* [Written instruction]: Transcribe precisely those lines of the listing that fall between the line containing "In order of distance from the camera, list" and the last line, inclusive of both.

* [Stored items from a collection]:
>> begin
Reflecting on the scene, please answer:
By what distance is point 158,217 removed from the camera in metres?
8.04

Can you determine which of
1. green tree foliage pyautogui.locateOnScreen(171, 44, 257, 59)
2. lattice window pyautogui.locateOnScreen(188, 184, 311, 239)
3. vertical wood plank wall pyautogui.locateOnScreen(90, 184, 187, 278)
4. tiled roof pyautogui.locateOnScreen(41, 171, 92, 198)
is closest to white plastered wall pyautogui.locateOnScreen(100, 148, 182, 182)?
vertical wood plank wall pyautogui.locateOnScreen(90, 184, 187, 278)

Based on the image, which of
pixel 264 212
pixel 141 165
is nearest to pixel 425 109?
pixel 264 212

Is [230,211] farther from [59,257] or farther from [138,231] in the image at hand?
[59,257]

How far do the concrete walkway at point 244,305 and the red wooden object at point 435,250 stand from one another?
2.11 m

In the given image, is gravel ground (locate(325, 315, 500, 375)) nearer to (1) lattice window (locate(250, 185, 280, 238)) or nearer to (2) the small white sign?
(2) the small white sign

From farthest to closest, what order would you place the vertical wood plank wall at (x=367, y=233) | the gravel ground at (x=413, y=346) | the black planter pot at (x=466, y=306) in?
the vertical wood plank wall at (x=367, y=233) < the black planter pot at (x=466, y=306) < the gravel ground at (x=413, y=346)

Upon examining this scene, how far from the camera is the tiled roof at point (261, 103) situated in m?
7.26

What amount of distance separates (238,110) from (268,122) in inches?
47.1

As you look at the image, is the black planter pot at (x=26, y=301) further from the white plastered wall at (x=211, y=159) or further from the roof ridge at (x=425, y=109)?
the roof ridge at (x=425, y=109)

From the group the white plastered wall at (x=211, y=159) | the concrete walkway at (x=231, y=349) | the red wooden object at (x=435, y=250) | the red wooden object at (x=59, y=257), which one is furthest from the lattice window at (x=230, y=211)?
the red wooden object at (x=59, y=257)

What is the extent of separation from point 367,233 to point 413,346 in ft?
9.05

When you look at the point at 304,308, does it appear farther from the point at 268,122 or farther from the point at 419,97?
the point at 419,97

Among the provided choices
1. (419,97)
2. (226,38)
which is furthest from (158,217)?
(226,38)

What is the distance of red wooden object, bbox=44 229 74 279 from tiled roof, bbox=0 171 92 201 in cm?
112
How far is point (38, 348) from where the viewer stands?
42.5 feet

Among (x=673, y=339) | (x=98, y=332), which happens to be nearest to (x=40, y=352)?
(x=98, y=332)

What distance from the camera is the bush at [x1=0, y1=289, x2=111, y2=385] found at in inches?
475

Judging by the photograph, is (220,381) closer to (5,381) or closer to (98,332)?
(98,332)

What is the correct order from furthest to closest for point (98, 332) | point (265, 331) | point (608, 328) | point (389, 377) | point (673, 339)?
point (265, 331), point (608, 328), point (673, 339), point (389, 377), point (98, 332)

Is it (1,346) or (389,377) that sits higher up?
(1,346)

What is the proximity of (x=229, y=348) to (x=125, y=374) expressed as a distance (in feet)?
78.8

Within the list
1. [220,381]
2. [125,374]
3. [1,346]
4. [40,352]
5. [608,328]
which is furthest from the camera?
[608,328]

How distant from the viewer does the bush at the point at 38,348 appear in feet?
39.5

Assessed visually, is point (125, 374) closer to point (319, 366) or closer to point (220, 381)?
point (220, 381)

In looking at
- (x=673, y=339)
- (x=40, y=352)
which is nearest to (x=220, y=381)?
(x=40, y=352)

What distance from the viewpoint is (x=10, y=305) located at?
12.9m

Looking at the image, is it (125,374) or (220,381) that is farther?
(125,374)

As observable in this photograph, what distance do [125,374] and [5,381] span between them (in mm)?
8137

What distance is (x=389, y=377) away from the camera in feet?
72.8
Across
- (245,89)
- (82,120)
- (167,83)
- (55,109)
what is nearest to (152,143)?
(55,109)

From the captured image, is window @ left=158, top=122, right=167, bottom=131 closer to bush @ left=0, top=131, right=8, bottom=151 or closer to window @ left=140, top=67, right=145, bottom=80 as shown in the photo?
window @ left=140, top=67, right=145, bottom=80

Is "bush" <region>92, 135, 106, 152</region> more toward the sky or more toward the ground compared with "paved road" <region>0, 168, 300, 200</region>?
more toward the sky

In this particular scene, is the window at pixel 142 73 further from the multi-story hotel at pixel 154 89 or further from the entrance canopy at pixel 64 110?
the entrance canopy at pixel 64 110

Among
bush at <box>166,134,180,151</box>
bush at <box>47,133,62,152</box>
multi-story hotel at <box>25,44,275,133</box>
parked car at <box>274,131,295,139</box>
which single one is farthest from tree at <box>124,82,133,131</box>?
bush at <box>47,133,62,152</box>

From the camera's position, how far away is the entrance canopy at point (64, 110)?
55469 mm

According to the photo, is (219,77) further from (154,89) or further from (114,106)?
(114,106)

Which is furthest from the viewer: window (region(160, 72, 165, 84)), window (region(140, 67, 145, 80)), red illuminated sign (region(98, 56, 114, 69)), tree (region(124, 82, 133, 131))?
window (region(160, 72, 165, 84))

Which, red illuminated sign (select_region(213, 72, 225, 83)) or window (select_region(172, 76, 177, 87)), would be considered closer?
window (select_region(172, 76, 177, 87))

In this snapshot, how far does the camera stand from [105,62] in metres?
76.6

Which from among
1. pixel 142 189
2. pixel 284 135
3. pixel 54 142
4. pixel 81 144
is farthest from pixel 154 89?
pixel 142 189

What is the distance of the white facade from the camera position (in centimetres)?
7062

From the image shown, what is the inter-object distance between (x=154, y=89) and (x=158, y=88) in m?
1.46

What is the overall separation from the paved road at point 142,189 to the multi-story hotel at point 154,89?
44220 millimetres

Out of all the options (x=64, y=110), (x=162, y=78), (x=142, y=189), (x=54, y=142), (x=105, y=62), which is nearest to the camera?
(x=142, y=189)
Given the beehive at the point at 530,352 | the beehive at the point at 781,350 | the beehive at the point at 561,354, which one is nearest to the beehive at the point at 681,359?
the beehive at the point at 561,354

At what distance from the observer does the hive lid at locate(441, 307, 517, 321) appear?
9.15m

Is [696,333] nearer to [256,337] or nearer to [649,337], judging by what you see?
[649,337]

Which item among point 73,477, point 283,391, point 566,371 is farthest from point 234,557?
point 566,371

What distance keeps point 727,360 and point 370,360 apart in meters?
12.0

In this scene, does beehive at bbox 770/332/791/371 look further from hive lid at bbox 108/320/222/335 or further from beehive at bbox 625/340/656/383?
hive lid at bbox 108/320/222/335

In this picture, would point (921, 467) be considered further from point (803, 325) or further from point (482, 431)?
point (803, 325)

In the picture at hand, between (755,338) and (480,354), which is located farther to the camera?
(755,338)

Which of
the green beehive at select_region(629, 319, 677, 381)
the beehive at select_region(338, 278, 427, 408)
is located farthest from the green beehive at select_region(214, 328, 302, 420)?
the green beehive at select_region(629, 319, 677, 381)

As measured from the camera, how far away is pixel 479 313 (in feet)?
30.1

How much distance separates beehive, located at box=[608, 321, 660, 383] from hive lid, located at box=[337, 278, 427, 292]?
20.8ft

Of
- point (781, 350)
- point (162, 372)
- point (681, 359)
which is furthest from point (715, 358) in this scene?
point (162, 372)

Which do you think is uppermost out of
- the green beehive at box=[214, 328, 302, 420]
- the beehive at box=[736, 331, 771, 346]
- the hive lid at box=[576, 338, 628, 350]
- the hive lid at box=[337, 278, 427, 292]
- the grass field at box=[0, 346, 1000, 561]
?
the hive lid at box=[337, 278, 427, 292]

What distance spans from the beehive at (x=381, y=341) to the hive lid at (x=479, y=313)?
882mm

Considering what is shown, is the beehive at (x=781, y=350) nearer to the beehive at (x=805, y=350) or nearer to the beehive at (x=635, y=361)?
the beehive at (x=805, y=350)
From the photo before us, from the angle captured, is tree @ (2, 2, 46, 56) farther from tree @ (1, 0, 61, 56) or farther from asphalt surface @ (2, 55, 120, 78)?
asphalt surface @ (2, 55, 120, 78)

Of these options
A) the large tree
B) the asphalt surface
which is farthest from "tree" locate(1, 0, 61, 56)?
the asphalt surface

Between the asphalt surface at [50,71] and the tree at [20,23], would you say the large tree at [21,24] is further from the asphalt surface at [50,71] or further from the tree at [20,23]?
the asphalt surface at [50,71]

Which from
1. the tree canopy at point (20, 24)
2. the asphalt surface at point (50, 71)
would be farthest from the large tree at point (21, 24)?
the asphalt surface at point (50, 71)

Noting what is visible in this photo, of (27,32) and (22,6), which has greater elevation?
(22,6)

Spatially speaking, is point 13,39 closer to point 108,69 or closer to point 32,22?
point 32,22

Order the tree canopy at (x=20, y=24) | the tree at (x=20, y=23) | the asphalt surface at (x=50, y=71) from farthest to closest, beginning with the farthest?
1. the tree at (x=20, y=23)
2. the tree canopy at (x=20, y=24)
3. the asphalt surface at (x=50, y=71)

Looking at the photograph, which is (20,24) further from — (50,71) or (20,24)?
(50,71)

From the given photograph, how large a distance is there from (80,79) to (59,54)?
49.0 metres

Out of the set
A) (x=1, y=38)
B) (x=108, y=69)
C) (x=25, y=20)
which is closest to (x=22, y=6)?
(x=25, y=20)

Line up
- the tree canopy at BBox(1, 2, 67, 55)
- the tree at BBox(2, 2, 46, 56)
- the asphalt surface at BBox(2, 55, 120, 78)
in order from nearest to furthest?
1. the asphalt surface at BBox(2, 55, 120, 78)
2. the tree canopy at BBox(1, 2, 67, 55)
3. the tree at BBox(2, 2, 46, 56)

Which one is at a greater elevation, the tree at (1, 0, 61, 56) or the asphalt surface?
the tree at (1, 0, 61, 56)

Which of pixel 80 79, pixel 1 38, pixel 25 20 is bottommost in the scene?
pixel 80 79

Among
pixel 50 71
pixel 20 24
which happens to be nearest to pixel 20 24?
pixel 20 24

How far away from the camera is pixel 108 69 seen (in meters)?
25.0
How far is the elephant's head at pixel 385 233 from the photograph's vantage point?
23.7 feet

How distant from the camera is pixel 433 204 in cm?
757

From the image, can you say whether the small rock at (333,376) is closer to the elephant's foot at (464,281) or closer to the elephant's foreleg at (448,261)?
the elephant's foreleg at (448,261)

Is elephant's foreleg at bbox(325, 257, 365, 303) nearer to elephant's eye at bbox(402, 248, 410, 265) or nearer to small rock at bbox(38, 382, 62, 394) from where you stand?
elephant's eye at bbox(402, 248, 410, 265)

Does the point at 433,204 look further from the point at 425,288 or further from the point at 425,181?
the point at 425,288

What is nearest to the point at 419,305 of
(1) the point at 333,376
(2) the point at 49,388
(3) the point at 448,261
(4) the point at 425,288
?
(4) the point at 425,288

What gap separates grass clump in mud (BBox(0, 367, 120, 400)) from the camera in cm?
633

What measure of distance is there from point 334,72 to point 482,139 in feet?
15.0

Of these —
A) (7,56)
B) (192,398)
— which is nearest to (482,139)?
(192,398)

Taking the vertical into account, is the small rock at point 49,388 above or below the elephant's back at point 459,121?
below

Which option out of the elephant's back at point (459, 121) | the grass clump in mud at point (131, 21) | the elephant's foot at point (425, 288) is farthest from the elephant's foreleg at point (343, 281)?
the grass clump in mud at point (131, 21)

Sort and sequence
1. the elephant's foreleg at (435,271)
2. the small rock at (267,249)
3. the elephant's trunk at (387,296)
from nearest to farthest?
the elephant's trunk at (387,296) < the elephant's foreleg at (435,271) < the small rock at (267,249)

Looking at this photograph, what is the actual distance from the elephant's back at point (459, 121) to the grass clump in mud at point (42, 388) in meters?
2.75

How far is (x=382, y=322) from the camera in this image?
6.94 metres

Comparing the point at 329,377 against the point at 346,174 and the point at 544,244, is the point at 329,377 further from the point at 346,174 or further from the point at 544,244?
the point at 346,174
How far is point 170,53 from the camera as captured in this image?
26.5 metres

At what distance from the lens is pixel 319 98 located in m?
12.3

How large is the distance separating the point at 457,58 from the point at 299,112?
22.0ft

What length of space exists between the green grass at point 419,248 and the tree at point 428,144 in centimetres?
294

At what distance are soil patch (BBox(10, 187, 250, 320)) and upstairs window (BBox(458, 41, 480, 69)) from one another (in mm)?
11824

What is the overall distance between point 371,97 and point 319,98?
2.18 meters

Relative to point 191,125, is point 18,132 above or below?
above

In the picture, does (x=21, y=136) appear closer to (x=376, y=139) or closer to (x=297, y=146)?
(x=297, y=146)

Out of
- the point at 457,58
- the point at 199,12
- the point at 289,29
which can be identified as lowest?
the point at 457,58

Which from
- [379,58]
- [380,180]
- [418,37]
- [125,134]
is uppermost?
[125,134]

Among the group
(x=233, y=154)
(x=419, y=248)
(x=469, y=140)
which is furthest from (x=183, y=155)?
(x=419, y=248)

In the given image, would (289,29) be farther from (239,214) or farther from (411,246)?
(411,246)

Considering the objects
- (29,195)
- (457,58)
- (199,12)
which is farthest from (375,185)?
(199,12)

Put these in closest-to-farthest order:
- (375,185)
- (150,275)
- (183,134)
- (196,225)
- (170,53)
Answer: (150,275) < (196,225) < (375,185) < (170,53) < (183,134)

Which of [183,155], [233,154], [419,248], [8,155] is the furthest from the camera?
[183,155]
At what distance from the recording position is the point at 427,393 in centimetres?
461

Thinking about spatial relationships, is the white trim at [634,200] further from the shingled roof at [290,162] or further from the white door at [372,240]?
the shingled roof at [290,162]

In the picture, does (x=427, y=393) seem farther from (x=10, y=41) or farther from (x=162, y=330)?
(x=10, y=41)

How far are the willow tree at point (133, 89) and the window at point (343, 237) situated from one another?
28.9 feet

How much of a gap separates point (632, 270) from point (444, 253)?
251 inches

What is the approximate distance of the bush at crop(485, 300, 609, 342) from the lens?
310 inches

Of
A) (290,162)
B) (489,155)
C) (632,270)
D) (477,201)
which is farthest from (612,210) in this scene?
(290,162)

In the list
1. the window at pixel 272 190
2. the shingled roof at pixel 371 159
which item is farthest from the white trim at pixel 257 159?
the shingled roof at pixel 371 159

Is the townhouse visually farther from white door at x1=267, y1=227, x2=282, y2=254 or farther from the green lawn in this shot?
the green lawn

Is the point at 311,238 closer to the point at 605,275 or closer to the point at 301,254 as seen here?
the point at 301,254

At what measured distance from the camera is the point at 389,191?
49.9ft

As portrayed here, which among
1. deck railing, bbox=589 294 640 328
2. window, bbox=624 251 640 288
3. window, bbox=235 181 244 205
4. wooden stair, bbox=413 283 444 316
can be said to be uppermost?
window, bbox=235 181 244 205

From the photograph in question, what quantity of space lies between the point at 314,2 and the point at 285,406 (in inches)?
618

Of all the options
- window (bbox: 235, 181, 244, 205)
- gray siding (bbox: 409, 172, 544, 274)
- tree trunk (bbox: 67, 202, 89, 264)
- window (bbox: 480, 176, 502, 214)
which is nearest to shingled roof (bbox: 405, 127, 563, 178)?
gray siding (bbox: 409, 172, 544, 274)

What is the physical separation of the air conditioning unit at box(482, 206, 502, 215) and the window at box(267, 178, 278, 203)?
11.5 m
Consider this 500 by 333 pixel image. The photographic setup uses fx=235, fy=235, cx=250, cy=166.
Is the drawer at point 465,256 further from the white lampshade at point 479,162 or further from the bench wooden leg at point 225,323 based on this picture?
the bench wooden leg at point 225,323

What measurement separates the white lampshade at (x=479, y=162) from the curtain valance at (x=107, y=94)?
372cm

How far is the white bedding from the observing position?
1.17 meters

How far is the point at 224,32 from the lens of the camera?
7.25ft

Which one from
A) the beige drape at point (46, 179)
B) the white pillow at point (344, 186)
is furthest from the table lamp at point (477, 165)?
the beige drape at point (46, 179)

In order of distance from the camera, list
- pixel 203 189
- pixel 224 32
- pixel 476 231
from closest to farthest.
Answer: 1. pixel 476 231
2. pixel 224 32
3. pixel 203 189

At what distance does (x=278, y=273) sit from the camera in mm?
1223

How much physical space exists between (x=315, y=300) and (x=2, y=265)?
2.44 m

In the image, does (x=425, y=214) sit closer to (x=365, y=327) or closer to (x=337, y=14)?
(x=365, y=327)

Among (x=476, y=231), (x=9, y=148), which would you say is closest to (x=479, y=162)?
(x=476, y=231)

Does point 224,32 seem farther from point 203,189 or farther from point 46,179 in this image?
>> end
* [Response below]:
In order of distance from the camera, list
- pixel 203 189
- pixel 224 32
- pixel 476 231
from closest to farthest.
Answer: 1. pixel 476 231
2. pixel 224 32
3. pixel 203 189

At what distance does (x=278, y=273) sit from the camera in mm?
1223

How much physical space exists between (x=315, y=300) and (x=2, y=265)?
2.44 m

In the image, does (x=425, y=214) sit closer to (x=365, y=327) or closer to (x=337, y=14)?
(x=365, y=327)

Among (x=476, y=231), (x=9, y=148), which would you say is closest to (x=479, y=162)?
(x=476, y=231)

Does point 224,32 seem farther from point 203,189 or farther from point 46,179 in this image?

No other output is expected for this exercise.